_Written instruction_
Carry on the mailing-list reply about PCI resource allocation order, starting right after its final line.

_Document passage_
** START **
I think you have a typo (located vs allocated)? The difference changes
meaning significantly. (located implies before in address, allocated
implies before in the order of made allocations).
> If we keep alignment as primary sorting key, but use size as secondary
> key, all resource can be satisfied when remove & rescan.
>
> Does this approach only solve current specific case as a workaround,
> or does it also benefit general PCI resource allocation?
>
> I think it may help reduce allocation failures due to fragmentation
> theoretically, but I'm not sure.
I suppose trying the largest first does generally increase the chances of
success in cases where the resource sizes are very heterogeneous like in your
case, not just in this case.
You should really rewrite the changelog text though. Try more to focus on
how the other allocations from the sibling make it possible to fit some of
the resource(s) only into a single place within the window. And therefore
largest one should be requested first. I had to figure that bit myself as
you didn't clearly state why it fails but only talked vaguely about the
order of (al)location(s).
There will still be some cases this greedy approach will not get right,
such as align=2M,size=2M & align=1M,size=8M. This algorithm is not really
designed for filling gaps in a window but the entire window from scratch,
which is why it cannot handle all cases.
> Appreciate any comment and suggestion, thanks.
** END **
[Excerpts from a spatial dataset]
** START **
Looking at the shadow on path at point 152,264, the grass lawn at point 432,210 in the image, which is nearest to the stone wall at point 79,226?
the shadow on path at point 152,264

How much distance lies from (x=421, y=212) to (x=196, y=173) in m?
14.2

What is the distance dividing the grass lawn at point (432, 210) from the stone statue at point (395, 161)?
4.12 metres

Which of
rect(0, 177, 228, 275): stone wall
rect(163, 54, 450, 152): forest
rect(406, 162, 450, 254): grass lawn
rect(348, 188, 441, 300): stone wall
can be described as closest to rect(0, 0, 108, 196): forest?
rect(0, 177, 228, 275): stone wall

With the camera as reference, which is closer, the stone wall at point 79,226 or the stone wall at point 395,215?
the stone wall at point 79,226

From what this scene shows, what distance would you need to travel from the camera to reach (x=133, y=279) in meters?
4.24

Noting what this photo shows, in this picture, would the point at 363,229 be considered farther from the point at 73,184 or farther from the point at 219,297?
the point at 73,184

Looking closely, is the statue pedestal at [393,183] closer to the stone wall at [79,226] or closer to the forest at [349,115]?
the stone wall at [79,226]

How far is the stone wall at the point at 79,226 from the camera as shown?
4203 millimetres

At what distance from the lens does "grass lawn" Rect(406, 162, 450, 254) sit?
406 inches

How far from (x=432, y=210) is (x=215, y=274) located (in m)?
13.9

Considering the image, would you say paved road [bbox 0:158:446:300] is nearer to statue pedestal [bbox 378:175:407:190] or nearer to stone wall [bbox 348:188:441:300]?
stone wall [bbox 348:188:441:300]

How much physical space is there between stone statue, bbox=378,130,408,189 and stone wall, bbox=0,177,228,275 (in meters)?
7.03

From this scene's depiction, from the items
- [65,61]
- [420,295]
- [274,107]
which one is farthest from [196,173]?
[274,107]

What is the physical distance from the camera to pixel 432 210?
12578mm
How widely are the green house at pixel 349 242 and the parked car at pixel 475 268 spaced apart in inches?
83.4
** END **
_Right answer_
>
> Signed-off-by: Ding Hui <dinghui@xxxxxxxxxxxxxx>
> ---
> drivers/pci/setup-bus.c | 3 ++-
> 1 file changed, 2 insertions(+), 1 deletion(-)
>
> diff --git a/drivers/pci/setup-bus.c b/drivers/pci/setup-bus.c
> index 4cf120ebe5ad..63f224f0c6be 100644
> --- a/drivers/pci/setup-bus.c
> +++ b/drivers/pci/setup-bus.c
> @@ -367,7 +367,8 @@ static void pdev_sort_resources(struct pci_dev *dev, struct list_head *head)
> align = pci_resource_alignment(dev_res->dev,
> dev_res->res);
>
> - if (r_align > align) {
> + if (r_align > align ||
> + (r_align == align && resource_size(r) > resource_size(dev_res->res))) {
This is not the only place where the algorithm does sorting.
(And I also know one restore place is lacking restoring ordering.)
I was planning to move to rbtree for storing the resources that need to be
in a certain order as doing it everywhere results in small variations
which is error prone.
So maybe it would be time to consider moving to that so we could do the
sort order in one place.
--
i.